YOUVETSI - Lamb & Tomato with Orzo (rice shaped pasta)
Every time I cook this dish it feels like my mum is next to me! She would always say…”remember to cook the meat until is very soft, so cook it as long as it needs before adding the orzo” and she would always serve it with crumbled feta stirred in at the end so that it would melt a little bit. That’s the way I used to eat it when I was a kid and I still do the same now. Hope you enjoy it…it’s a great, tasty and simple dish!
Ingredients for 4/6 people
3 tablespoons of olive oil
800g of lamb (shoulder or leg) or beef (chuck) cut into 3cm pieces
2 jars of Greka Tomato sauce with Mediterranean herbs or Greka Tomato sauce with Aubergine and sweet red peppers
400g Greka Orzo pasta
Feta cheese for crumbling at the end (if you don’t like feta you can use grated parmesan, pecorino or if you can find it kefalotiri cheese)
Salt and freshly milled pepper
Preheat the oven to 180 degrees Celsius (350 degrees Fahrenheit/Gas 4).
Heat the olive oil in a pan and fry the lamb/beef in batches until golden brown on all sides.
Transfer the meat pieces in a casserole dish and add the Greka sauce of your choice (both work really well). Add a 1 litre of hot water (or according to my mum 4 cups), add salt and freshly milled pepper to taste.

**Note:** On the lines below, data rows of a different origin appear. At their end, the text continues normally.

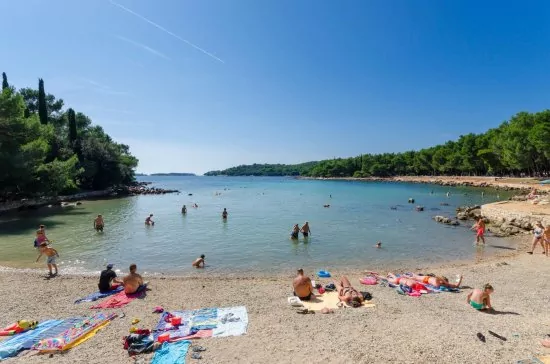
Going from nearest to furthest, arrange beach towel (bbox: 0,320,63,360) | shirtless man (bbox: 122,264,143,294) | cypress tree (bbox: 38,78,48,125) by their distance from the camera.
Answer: beach towel (bbox: 0,320,63,360) → shirtless man (bbox: 122,264,143,294) → cypress tree (bbox: 38,78,48,125)

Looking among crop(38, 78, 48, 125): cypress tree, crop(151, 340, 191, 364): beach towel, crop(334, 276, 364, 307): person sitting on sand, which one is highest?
crop(38, 78, 48, 125): cypress tree

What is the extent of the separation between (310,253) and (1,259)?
Result: 16946mm

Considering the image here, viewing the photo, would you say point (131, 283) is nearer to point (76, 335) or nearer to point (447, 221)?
point (76, 335)

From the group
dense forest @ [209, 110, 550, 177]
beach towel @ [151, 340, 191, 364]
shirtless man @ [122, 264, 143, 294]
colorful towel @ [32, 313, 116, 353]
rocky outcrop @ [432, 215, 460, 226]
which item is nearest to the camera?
beach towel @ [151, 340, 191, 364]

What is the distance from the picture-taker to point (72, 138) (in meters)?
58.9

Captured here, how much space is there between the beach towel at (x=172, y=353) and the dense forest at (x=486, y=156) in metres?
73.0

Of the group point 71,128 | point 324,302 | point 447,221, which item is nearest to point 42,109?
point 71,128

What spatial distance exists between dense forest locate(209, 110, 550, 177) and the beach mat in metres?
67.5

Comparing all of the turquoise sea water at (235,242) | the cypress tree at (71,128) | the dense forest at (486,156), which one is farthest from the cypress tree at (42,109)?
the dense forest at (486,156)

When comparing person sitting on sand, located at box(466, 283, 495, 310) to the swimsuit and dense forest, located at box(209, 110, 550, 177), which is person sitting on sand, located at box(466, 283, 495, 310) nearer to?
the swimsuit

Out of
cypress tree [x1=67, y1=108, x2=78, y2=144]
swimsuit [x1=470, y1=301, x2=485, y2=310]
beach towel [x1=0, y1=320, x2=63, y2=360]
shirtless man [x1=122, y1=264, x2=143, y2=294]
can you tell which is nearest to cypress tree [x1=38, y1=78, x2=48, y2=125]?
cypress tree [x1=67, y1=108, x2=78, y2=144]

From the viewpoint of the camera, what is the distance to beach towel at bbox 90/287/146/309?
998cm

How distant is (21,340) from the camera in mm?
7527

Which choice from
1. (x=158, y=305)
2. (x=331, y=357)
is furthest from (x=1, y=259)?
(x=331, y=357)
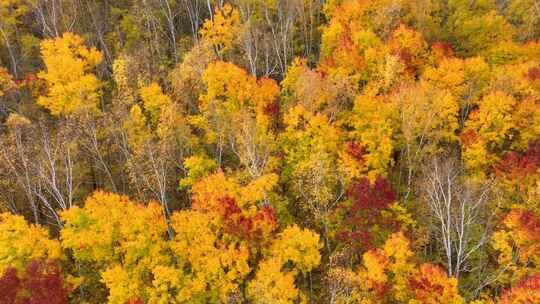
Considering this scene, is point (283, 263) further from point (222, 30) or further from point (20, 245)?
point (222, 30)

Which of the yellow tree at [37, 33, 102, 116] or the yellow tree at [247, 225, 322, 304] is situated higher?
the yellow tree at [37, 33, 102, 116]

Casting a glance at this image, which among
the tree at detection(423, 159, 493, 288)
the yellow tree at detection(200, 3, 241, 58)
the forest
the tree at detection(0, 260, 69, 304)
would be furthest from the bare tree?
the tree at detection(0, 260, 69, 304)

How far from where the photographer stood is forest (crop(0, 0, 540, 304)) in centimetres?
2838

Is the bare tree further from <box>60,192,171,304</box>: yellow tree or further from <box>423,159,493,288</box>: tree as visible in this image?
<box>60,192,171,304</box>: yellow tree

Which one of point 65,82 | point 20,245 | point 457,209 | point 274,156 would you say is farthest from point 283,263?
point 65,82

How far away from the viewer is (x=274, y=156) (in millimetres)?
36250

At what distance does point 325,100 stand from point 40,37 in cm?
3040

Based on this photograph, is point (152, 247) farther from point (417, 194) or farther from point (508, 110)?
point (508, 110)

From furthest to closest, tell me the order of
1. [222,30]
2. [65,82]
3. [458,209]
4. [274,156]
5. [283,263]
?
[222,30] → [65,82] → [274,156] → [283,263] → [458,209]

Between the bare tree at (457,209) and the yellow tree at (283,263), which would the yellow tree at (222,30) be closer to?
the yellow tree at (283,263)

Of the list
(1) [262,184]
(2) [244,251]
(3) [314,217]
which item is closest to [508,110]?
(3) [314,217]

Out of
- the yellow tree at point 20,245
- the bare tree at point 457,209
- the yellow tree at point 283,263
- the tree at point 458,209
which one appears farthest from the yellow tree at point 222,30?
the yellow tree at point 20,245

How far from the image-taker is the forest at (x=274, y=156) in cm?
2838

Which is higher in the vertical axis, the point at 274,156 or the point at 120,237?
the point at 274,156
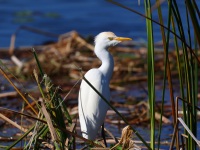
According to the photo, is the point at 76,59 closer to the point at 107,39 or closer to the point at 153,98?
the point at 107,39

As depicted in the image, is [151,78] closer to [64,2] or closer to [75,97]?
[75,97]

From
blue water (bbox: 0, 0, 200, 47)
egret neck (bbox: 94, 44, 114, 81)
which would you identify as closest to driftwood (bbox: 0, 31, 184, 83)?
blue water (bbox: 0, 0, 200, 47)

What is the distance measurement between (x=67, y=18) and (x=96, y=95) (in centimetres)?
840

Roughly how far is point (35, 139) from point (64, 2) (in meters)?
11.0

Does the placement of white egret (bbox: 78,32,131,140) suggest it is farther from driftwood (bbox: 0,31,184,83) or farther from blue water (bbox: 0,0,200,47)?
blue water (bbox: 0,0,200,47)

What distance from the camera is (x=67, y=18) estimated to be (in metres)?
13.0

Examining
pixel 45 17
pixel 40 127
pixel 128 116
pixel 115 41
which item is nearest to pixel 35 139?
pixel 40 127

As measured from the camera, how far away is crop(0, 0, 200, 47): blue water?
1150 centimetres

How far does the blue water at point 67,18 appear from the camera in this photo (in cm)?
1150

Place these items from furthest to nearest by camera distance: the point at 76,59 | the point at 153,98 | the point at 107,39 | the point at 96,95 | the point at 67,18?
the point at 67,18, the point at 76,59, the point at 107,39, the point at 96,95, the point at 153,98

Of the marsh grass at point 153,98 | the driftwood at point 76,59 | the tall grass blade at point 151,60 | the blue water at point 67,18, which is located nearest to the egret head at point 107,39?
the marsh grass at point 153,98

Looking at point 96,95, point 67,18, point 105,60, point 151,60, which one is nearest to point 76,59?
point 105,60

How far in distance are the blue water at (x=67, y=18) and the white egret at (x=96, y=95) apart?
5.59 metres

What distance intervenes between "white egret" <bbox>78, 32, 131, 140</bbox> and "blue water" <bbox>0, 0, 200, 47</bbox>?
5587 millimetres
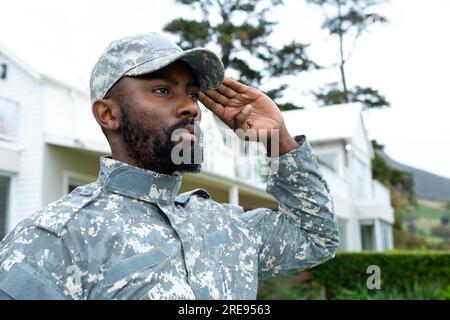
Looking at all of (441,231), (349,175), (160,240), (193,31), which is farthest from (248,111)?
(441,231)

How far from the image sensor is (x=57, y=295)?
1156 millimetres

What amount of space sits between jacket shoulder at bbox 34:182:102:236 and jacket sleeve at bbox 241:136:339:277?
51 centimetres

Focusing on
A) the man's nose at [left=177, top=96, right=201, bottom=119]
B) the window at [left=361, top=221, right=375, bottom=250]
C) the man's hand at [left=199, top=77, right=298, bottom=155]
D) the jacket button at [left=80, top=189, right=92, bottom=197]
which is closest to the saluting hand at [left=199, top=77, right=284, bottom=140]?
the man's hand at [left=199, top=77, right=298, bottom=155]

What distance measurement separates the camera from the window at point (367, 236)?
2030 cm

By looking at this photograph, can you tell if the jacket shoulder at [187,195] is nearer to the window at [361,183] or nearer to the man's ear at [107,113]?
the man's ear at [107,113]

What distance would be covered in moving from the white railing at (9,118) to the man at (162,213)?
8.08 meters

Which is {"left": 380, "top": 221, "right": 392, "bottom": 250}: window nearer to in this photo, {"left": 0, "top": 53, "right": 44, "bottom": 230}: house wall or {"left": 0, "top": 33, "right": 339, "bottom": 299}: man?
{"left": 0, "top": 53, "right": 44, "bottom": 230}: house wall

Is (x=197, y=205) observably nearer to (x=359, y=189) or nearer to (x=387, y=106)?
(x=359, y=189)

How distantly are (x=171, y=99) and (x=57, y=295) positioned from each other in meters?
0.59

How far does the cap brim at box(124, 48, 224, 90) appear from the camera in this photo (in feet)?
4.70

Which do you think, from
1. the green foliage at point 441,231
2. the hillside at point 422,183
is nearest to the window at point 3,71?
the hillside at point 422,183

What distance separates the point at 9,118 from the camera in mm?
9172

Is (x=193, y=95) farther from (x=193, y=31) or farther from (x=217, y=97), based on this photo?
(x=193, y=31)

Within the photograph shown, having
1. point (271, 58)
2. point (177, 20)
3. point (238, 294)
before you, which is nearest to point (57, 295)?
point (238, 294)
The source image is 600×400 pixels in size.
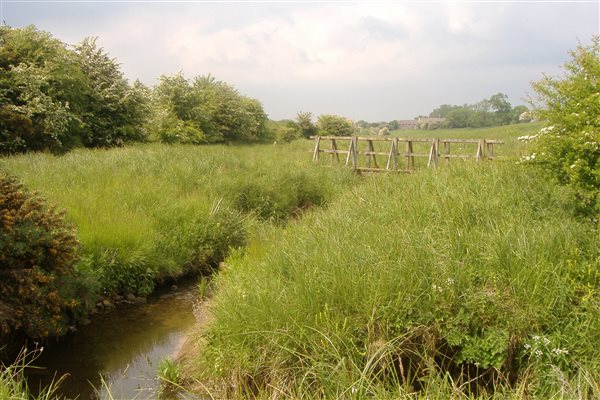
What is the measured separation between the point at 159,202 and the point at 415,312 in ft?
23.1

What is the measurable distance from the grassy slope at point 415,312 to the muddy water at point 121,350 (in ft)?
2.99

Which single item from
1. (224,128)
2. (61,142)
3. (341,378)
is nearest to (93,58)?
(61,142)

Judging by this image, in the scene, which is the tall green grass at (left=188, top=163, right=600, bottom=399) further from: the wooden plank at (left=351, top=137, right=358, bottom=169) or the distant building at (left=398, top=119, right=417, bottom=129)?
the distant building at (left=398, top=119, right=417, bottom=129)

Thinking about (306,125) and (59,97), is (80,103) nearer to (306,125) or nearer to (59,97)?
(59,97)

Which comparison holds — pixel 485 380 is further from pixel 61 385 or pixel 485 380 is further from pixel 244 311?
pixel 61 385

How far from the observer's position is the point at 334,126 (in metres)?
41.6

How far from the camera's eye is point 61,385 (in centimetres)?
596

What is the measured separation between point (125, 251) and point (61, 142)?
12063 mm

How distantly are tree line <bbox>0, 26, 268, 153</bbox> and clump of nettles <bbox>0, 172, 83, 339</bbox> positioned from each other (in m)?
11.5

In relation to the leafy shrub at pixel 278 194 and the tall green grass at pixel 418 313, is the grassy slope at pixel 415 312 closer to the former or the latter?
the tall green grass at pixel 418 313

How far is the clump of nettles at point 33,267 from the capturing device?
243 inches

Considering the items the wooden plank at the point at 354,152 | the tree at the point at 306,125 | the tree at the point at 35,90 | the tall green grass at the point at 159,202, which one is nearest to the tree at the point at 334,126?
the tree at the point at 306,125

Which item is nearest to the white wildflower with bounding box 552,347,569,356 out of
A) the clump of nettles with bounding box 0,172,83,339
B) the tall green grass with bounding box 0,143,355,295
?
the clump of nettles with bounding box 0,172,83,339

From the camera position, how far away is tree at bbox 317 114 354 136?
4119 centimetres
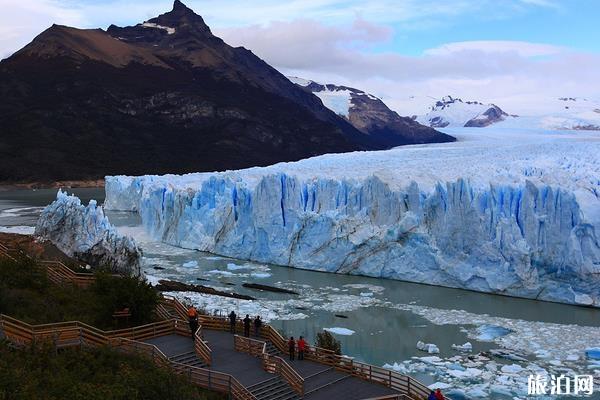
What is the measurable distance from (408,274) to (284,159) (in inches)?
2629

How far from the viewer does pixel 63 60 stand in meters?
101

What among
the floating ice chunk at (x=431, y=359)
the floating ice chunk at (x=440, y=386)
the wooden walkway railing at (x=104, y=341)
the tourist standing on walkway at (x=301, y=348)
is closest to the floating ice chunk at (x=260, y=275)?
the floating ice chunk at (x=431, y=359)

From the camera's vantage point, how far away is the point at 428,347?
15945mm

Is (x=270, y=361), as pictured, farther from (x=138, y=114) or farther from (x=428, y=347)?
(x=138, y=114)

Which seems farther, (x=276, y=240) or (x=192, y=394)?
(x=276, y=240)

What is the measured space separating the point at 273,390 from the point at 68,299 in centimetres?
574

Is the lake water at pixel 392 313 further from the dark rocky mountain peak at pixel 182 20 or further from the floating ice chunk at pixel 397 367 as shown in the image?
the dark rocky mountain peak at pixel 182 20

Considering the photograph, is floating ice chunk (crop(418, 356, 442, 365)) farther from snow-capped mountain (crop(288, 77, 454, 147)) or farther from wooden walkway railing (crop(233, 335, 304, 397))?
snow-capped mountain (crop(288, 77, 454, 147))

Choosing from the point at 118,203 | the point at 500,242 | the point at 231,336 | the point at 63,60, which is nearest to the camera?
the point at 231,336

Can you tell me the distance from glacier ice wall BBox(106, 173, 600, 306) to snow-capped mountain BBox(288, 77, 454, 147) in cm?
9205

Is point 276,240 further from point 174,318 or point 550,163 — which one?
point 174,318

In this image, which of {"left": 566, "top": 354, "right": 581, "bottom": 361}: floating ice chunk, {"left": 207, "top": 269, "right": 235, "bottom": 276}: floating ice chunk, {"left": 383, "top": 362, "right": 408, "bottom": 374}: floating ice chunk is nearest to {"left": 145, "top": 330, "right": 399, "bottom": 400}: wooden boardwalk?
{"left": 383, "top": 362, "right": 408, "bottom": 374}: floating ice chunk

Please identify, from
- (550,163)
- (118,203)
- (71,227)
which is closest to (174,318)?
(71,227)

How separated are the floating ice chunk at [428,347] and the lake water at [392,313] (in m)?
0.13
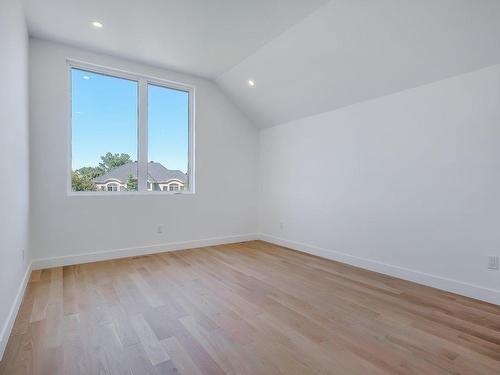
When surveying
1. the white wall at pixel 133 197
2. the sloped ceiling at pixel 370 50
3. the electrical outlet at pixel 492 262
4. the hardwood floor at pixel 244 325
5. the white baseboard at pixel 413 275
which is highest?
the sloped ceiling at pixel 370 50

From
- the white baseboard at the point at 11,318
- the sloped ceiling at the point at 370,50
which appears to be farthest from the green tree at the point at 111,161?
the sloped ceiling at the point at 370,50

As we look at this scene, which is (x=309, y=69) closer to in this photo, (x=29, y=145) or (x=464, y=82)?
(x=464, y=82)

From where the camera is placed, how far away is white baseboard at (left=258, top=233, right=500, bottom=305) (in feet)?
8.06

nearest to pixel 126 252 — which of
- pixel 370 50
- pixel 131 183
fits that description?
pixel 131 183

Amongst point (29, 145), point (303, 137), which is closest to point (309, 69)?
point (303, 137)

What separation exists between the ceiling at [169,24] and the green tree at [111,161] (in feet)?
4.47

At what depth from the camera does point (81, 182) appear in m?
3.60

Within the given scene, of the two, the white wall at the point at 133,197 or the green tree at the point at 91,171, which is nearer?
the white wall at the point at 133,197

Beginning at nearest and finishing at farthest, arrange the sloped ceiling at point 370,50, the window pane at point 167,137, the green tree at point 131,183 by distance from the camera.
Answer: the sloped ceiling at point 370,50, the green tree at point 131,183, the window pane at point 167,137

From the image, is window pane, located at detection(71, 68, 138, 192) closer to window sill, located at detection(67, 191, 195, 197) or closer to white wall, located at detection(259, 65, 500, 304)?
window sill, located at detection(67, 191, 195, 197)

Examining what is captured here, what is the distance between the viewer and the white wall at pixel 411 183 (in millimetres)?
2486

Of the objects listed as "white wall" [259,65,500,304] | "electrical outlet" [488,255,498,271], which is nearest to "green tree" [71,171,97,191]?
"white wall" [259,65,500,304]

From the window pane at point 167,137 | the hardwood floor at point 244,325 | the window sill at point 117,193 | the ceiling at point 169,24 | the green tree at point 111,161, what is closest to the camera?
the hardwood floor at point 244,325

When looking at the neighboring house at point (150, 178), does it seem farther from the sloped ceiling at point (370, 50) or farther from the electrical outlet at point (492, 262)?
the electrical outlet at point (492, 262)
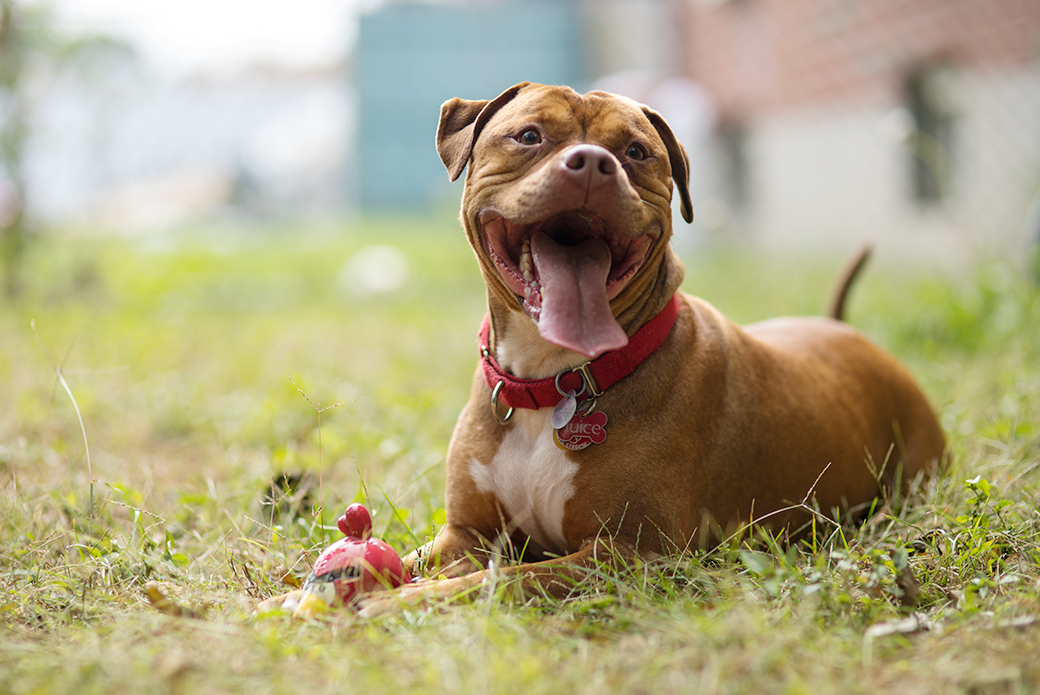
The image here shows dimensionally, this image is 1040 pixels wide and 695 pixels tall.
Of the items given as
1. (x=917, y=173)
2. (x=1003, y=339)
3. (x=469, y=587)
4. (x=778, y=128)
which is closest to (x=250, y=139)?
(x=778, y=128)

Cover with foil and bake for 1 hour or until the lamb/beef is really tender.
Once you are happy the meat is lovely and soft, add the orzo. Mix well, cover and return to the oven for 5 to 10 minutes. By this time the orzo should be soft and should have absorbed some of the sauce. You may need to add a little more hot water if the dish seems too dry.
Serve hot, sprinkled with the crumbled feta or cheese of your choice.
A nice fresh Greek salad and crusty bread is the only accompaniment you need to enjoy this dish!